__TEXT SHOWN__.

At the SIGGRAPH Autodesk User Group we spoke a lot about our character technology and switch to Maya. One area that we haven’t spoken so much about is next-gen updates to our shading and material pipeline, however Nicolas and I have an interview out in Making Games where we talk about that in detail publicly for the first time, so I can mention it here. One of the reasons we have really focused on character technology is that it touches so many departments and is a very difficult issue to crack, at Crytek we have a strong history of lighting and rendering.
What is ‘Physically-Based’ Shading?
The first time I ever encountered a physically-based pipeline was when working at ILM. The guys had gotten tired of having to create different light setups and materials per shot or per sequence. Moving to a more physically-based shading model would mean that we could not waste so much time re-lighting and tweaking materials, but also get a more natural, better initial result -quicker. [Ben Snow’s 2010 PBR SIGGRAPH Course Slides]
WHAT IS MEANT BY ‘PHYSICAL’
image credit: http://myphysicswebschool.blogspot.de/
A physically based shading model reacts much more like real world light simulation, one of the biggest differences is that the amount of reflected light can never be more than the incoming amount that hit the surface, older lighting models tended to have overly bright and overly broad specular highlights. With the Lambert/Blinn-Phong model it was possible to have many situations where a material emitted more light than it received. An interesting caveat of physically-based shading is that the user no longer has control over the specular response (more under ‘Difficult Transition’ below). Because the way light behaves is much more realistic and natural, materials authored for this shading model work equally well in all lighting environments.

__INSTRUCTIONS TO FOLLOW__.
Continue the passage above on physically-based shading, picking up after its final sentence.

__MATERIAL SUPPLIED__.
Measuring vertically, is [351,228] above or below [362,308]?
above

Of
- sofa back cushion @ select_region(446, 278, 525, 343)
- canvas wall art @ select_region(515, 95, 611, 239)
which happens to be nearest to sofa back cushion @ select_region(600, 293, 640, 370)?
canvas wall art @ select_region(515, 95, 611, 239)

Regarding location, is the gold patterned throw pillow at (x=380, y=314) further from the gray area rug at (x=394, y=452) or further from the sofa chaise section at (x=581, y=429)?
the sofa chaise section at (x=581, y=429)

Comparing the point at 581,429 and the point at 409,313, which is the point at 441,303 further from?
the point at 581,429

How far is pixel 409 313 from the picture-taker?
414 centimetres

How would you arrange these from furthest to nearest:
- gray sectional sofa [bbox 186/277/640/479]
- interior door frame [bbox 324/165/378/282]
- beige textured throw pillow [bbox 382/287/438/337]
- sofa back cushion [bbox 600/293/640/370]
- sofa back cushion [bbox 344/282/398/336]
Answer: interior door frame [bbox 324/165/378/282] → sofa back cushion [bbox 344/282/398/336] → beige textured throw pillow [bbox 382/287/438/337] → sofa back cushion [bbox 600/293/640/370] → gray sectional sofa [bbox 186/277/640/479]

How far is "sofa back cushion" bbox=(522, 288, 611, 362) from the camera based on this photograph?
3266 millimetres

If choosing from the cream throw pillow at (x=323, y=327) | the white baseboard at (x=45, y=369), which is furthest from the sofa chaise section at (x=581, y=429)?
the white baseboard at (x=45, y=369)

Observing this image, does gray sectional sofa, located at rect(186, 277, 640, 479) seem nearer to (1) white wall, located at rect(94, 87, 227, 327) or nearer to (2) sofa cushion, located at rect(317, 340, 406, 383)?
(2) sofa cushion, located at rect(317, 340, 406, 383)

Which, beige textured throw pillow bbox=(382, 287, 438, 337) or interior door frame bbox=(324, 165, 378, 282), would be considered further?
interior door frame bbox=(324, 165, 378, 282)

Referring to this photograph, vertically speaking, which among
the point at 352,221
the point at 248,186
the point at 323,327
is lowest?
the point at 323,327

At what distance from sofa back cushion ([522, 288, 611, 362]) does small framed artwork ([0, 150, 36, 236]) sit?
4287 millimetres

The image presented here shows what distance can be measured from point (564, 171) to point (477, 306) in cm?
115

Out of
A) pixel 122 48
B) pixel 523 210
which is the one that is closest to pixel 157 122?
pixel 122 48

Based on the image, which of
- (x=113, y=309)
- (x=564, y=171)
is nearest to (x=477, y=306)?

__ANSWER TO THE EXERCISE__.
Geek Stuff:‘Energy conservation’ is a term that you might hear often used in conjunction with physically-based lighting, here’s a quote from the SIGGRAPH ’96 course notes that I always thought was a perfect explanation of reflected diffuse and specular energy:
“When light hits an object, the energy is reflected as one of two components; the specular component (the shiny highlight) and the diffuse (the color of the object). The relationship of these two components is what defines what kind of material the object is. These two kinds of energy make up the 100% of light reflected off an object. If 95% of it is diffuse energy, then the remaining 5% is specular energy. When the specularity increases, the diffuse component drops, and vice versa. A ping pong ball is considered to be a very diffuse object, with very little specularity and lots of diffuse, and a mirror is thought of as having a very high specularity, and almost no diffuse.”
It’s important to understand that everything is a hack, whether it’s V-Ray or a game engine, we are just talking about different levels of hackery. Game engines often take the cake for approximations and hacks, one of my guys once said ‘Some people just remove spec maps from their pipeline and all the sudden they’re ‘physically-based”. It’s not just the way our renderers simulate light that is an approximation, but it’s important to remember that we feed the shading model with physically plausible data as well, when you make an asset, you are making a material that is trying to mimic certain physical characteristics.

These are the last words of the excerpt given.